What is expected: Would you please give the entries again word for word, with no images in your copy?

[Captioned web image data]
━━━━━━━━━━━━━━━━━━━━

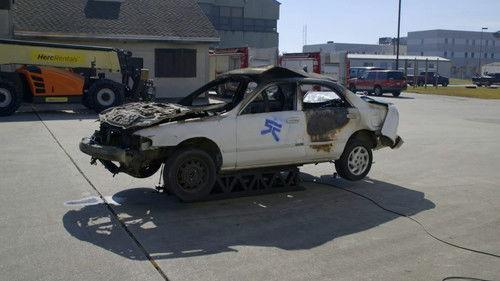 Strange Evidence Season 4 Episode 5 - Curse of the Zombie Graveyard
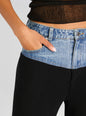 Chani Pant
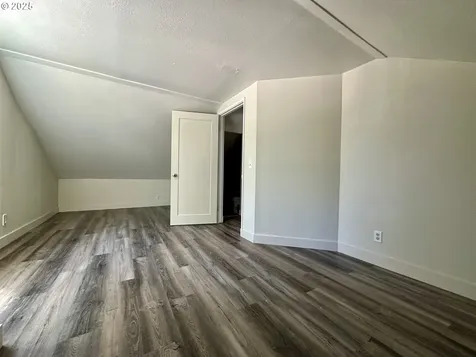 2302 N Depot Street La Grande OR 97850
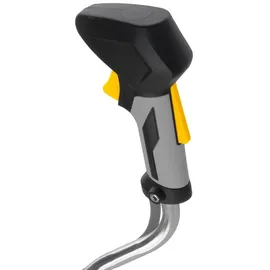 PROCRAFT ATA-40/2 inkl. 2 x 4,0 Ah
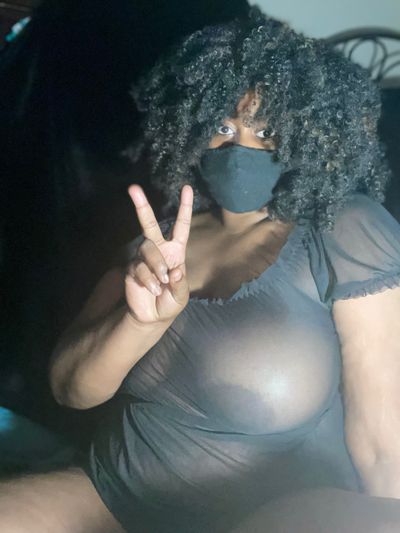 aliceaudreyxx profile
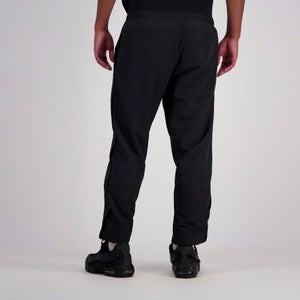 Mens Uglies 32" Stadium Pant Black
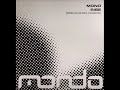 Mono - Rise (Smith  Pledger remix)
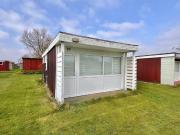 2 Bedroom Shared Living/roommate Hemsby Hemsby 94391759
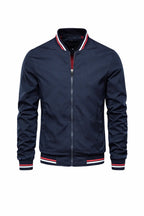 AeroCore Slim Jacket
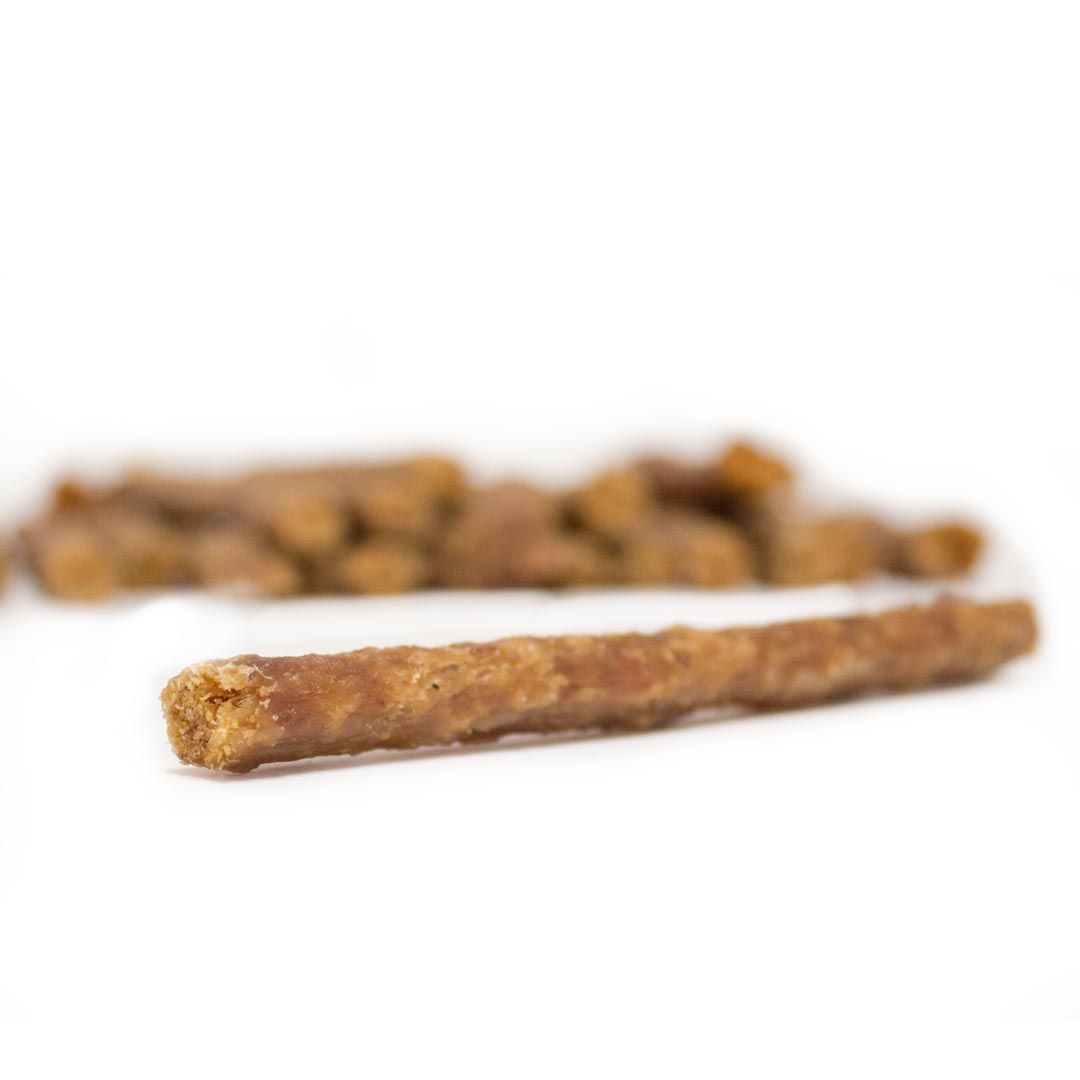 Snack'it | Kylling Mini Stix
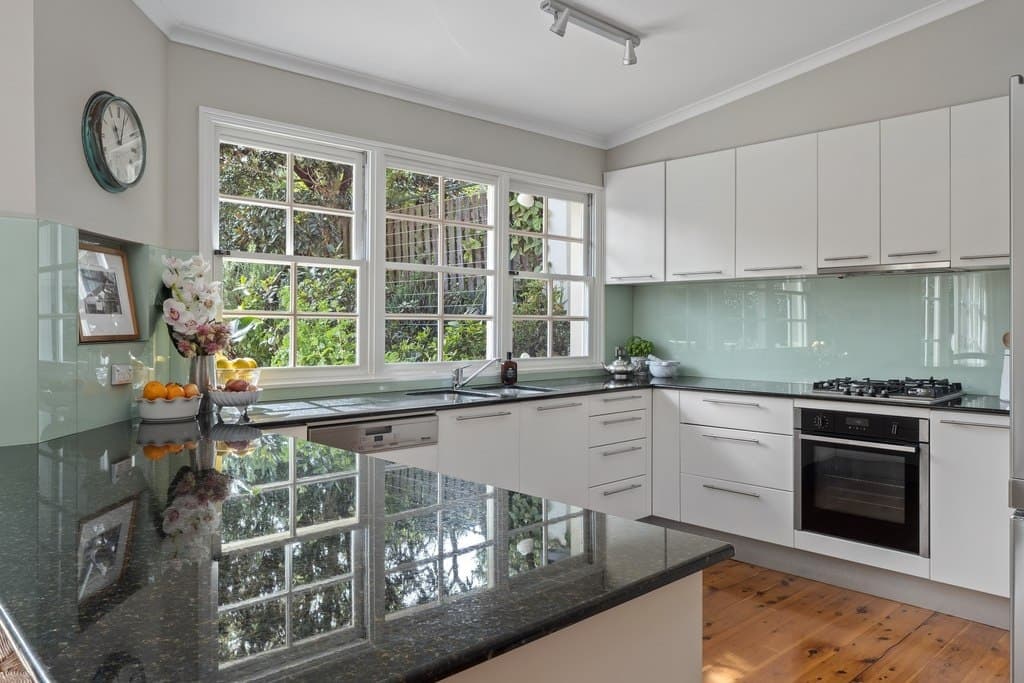 4 Hooper Street, Randwick - Thumbnail 7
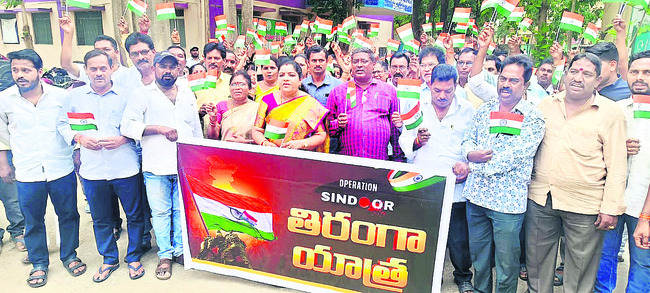 ఎస్పీ ఆకస్మిక తనిఖీ1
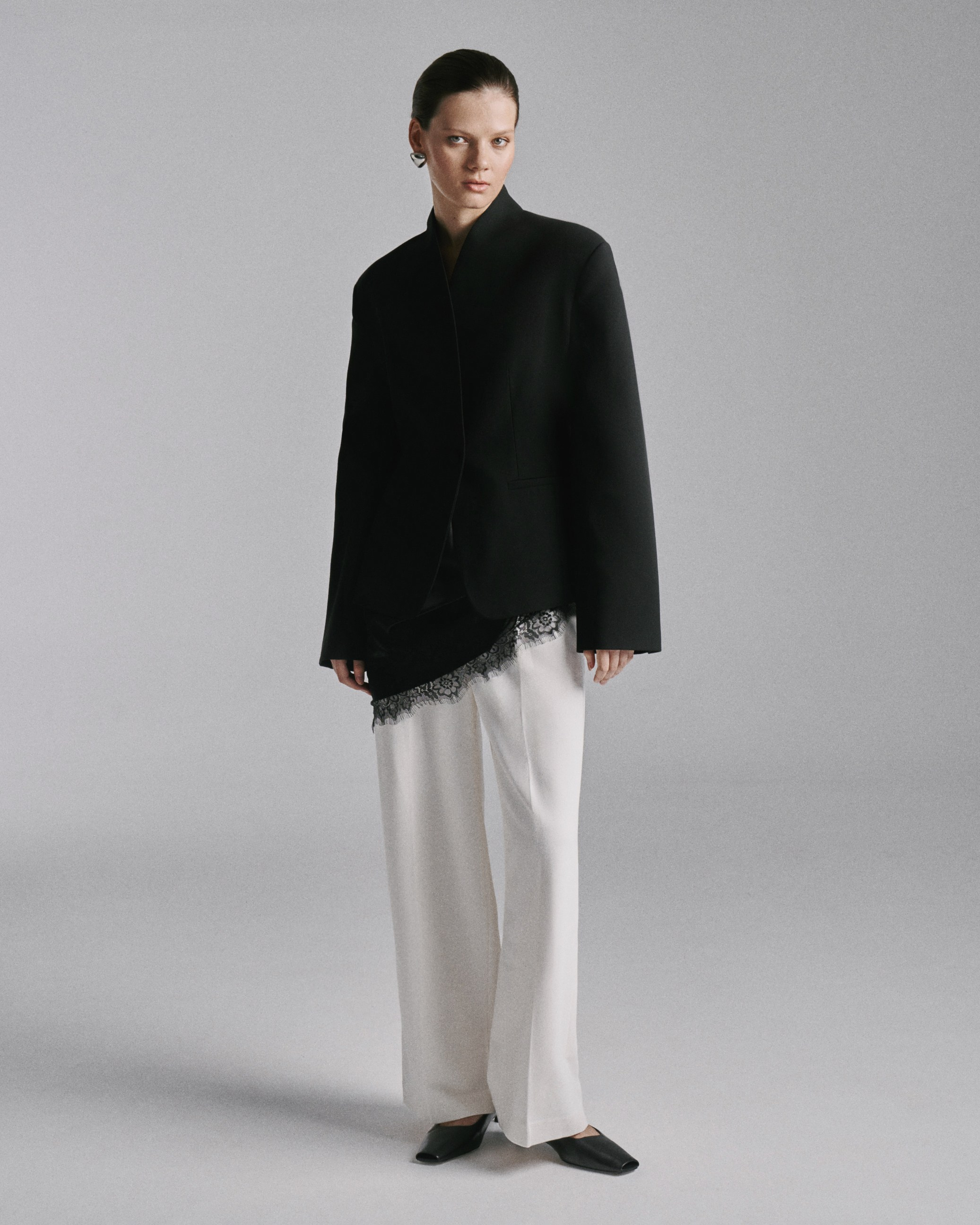 Chichinas. Фотограф Тимур Ламидов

━━━━━━━━━━━━━━━━━━━━

Output below:
 Strange Evidence Season 4 Episode 5 - Curse of the Zombie Graveyard
 Chani Pant
 2302 N Depot Street La Grande OR 97850
 PROCRAFT ATA-40/2 inkl. 2 x 4,0 Ah
 aliceaudreyxx profile
 Mens Uglies 32" Stadium Pant Black
 Mono - Rise (Smith  Pledger remix)
 2 Bedroom Shared Living/roommate Hemsby Hemsby 94391759
 AeroCore Slim Jacket
 Snack'it | Kylling Mini Stix
 4 Hooper Street, Randwick - Thumbnail 7
 ఎస్పీ ఆకస్మిక తనిఖీ1
 Chichinas. Фотограф Тимур Ламидов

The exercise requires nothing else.